La estructura del discurso de Quignard es versicular. Pensamientos que él llama tratados. Fragmentación que requiere que de nuestro ser interior surja la columna vertebral que los una:la reflexión vertebradora es nuestra. Como en la poesía, sólo se le puede citar literalmente: letra por letra.
Sólo se le puede leer si uno también se siente fuera del mundo, en el mundo de la letra, es decir, en el pensamiento vivo.
Y ese pensamiento es silencioso. La paradoja es sacra. Palabra y silencio. La antinomia únicamente humana.

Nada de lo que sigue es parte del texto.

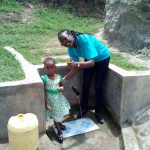 The Water Project: Futsi Fuvili Community, Shikanga Spring -  A Young Girl And Field Officer Joan Were At The Spring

Sólo se le puede leer cuando se lleva, desde el nacimiento, la nostalgia del mundo prenatal: del mundo originario, de sonidos y de sensaciones no dichas. Nostalgia que nos viene de lejos, tal vez de generaciones anteriores, en la que algún antepasado pronunció una palabra, tuvo un pensamiento que traspasó, sin ser dicho nunca, nuestro mundo inmerso en la placenta. Que no se borró en el trance del parto, que nos acompañó más allá de la herida genital de nuestra madre, al darnos la luz, al darnos a luz. Esa nostalgia silenciosa es la certeza que jamás tendremos sobre nuestra existencia como especie. Una certidumbre de la que carecemos los que buscamos la letra, la literatura. Esa inquietud que nos traspasa y que nos impide ser como los demás, que nos aparta, que nos ha apartado siempre, del mundo de los vivos.